Dive Brief:
- Walmart online shoppers are finding it more difficult to order certain items — heavier products like detergent and pet food and bulkier multi-item orders that are expensive to ship — The Wall Street Journal reports.
- That's the result of changes in the retail giant's fulfillment system designed to cut down on costs, according to the report, which cites unnamed executives of suppliers.
- But the system does recommend alternative products for online customers to purchase instead of the items unavailable to them, Walmart e-commerce spokesperson Ravi Jariwala told the Journal. He also said that Walmart is leveraging an enlarged fulfillment system and experiments like limiting orders of bulky orders to nearby fulfillment centers to "bring the cost down." In an email to Retail Dive, Jariwala said he had nothing to add beyond what he told the Journal.
Dive Insight:
E-commerce fulfillment is the bane of any online retailer, which is why solving the last mile has emerged as e-commerce's Holy Grail.
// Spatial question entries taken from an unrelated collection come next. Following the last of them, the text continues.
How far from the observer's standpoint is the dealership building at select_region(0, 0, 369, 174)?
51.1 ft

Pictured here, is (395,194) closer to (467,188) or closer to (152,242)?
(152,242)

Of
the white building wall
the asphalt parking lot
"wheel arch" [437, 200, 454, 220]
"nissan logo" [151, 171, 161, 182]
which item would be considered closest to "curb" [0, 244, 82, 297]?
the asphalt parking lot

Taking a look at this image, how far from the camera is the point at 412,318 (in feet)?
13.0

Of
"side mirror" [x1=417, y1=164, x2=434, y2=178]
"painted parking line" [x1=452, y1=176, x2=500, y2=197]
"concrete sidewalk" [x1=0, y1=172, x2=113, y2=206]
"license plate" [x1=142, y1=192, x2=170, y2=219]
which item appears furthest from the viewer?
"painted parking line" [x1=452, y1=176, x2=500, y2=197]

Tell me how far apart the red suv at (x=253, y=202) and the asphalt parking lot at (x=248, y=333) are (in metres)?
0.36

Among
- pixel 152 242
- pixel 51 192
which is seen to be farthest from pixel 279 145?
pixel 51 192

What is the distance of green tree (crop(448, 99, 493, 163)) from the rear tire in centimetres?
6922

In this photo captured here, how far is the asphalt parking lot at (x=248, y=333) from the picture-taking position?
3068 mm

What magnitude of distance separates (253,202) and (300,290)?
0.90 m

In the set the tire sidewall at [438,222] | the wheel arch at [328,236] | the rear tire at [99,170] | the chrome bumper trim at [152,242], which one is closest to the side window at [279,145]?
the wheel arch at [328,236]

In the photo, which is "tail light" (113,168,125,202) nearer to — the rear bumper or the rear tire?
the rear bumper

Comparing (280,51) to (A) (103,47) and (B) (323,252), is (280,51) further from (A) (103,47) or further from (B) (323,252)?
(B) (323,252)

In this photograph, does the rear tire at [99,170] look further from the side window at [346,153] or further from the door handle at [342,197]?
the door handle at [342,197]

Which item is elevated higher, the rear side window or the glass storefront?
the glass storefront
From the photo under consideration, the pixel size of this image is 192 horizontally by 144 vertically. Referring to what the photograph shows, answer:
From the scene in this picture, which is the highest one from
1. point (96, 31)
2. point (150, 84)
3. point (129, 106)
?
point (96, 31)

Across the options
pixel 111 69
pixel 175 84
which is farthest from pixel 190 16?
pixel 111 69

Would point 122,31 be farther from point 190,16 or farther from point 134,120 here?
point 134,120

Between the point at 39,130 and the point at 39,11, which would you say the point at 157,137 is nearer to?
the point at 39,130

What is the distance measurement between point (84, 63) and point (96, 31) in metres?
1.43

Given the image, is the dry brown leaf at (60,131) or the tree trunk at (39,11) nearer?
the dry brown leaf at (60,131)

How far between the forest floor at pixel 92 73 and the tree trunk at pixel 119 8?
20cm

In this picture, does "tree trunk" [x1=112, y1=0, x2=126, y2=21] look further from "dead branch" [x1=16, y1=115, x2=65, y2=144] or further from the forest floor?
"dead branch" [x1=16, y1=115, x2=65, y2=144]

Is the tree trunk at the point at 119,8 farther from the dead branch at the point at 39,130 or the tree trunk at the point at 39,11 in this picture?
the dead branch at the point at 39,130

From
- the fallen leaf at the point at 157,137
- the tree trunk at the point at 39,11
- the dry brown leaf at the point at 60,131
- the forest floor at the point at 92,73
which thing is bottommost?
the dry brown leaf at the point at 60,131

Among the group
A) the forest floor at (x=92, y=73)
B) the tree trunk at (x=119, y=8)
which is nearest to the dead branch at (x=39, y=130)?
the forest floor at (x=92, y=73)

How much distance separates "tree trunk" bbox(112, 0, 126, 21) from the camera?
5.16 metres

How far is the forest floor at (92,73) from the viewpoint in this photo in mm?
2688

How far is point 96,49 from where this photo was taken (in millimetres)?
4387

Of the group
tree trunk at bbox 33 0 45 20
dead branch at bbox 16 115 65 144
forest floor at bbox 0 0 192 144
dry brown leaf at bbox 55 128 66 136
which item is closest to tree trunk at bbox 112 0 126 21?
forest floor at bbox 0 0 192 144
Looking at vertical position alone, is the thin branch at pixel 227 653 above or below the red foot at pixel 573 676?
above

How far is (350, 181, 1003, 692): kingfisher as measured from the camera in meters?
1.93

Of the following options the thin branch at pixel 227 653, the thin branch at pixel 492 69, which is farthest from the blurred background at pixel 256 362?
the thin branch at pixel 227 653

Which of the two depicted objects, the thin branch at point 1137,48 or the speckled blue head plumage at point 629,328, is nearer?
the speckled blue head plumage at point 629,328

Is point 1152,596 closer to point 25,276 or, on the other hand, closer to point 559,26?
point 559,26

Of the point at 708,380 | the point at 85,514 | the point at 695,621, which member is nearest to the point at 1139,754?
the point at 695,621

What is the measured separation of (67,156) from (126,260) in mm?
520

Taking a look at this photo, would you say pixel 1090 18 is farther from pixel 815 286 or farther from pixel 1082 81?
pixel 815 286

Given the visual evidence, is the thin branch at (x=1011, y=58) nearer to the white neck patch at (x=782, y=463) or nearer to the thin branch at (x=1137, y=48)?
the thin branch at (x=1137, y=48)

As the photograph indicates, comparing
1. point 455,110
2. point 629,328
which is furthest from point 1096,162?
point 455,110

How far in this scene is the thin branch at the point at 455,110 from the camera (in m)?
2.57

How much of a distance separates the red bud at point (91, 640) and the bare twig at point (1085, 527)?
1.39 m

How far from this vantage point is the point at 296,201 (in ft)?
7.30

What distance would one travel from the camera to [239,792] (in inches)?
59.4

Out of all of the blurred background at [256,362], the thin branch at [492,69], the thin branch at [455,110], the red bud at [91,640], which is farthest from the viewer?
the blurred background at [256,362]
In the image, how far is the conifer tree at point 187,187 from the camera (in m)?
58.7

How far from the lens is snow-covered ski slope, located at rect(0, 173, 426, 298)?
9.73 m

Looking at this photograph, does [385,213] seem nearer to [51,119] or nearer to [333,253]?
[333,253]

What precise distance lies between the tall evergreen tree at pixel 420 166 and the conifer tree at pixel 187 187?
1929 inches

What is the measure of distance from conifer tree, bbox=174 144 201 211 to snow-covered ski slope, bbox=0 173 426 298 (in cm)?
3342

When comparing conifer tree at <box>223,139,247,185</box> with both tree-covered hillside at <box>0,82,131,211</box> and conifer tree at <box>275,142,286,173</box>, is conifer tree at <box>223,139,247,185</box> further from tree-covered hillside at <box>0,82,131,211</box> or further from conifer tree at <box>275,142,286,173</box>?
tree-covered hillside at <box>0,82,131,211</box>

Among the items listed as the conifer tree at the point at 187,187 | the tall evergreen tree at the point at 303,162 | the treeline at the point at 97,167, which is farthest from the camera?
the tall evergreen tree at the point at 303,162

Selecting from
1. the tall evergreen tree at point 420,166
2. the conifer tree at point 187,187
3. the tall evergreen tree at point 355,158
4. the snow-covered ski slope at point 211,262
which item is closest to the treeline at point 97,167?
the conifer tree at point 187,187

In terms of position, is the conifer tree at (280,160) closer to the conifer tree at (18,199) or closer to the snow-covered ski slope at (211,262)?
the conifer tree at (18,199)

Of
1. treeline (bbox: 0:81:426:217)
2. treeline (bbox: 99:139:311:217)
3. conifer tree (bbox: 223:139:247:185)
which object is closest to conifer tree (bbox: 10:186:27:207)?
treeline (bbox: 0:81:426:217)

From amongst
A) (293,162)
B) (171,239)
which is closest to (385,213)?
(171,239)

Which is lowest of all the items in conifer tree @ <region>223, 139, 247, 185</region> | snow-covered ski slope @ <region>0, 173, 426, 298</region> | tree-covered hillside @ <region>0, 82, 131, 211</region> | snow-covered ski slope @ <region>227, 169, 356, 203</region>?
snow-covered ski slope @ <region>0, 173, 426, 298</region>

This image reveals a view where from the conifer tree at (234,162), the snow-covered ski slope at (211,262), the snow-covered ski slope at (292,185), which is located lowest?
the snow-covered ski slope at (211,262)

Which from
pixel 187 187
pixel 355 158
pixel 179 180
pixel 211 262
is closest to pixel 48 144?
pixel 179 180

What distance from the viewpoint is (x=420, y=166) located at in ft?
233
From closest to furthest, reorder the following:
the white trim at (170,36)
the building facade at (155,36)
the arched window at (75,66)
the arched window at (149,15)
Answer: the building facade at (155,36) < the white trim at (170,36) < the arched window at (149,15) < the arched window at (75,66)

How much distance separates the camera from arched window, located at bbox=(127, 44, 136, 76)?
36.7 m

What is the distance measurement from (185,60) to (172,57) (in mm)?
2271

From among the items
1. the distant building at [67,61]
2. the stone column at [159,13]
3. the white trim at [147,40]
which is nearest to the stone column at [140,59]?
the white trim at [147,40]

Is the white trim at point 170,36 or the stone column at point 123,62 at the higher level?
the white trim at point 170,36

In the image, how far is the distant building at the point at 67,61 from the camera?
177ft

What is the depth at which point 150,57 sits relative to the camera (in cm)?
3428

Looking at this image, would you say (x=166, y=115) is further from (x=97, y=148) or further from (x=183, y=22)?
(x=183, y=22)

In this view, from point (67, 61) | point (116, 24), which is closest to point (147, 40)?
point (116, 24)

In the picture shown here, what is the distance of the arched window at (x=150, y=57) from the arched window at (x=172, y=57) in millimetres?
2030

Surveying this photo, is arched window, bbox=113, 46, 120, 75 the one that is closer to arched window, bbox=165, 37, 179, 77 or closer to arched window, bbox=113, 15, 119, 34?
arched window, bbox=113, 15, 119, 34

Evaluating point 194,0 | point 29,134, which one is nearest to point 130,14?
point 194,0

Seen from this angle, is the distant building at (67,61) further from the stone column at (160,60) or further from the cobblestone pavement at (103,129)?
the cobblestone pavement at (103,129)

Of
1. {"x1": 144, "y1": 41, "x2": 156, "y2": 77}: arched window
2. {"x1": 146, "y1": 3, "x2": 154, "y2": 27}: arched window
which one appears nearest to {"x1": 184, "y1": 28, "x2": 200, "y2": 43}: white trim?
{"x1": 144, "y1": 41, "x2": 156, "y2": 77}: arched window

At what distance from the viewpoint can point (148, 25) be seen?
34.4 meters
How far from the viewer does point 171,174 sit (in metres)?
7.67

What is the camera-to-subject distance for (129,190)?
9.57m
Shipping and fulfillment costs are bedeviling all players, including Amazon, which has arguably set consumer expectations for fast and free shipping. The e-commerce giant's shipping costs rose 31% year over year in its most recent quarter, after rising more than 30% (and usually more than a third) in the last five quarters, according to its second quarter earnings report.
Amazon this year raised its Prime membership fee for the first time in a while, from $99 to $119, and CFO Brian Olsavsky defended the move saying, "The value of Prime to customers has never been greater. The costs are also high." But Amazon doesn't just have those membership proceeds coming in to cover its costs; it also has a formidable cloud services operation and growing advertising revenues to deliver much of its profits.
Walmart doesn't have any of that. The company for half a century has staked its own success on fiercely efficient retail distribution, playing hardball with suppliers and honing its supply chain to maximize profits. But it's a system based on legacy retail, where the customer supplies free labor to cover the last mile: taking items off shelves, bringing them to checkout, loading them into the vehicle and getting it all home.
Walmart has struggled to bring the same level of efficiency to its online sales, though it continues to experiment. Last month, the company revamped a pilot program, in which store employees deliver online orders. And, the company says it will have expanded its prominent in-store pickup towers to 700 stores by year's end.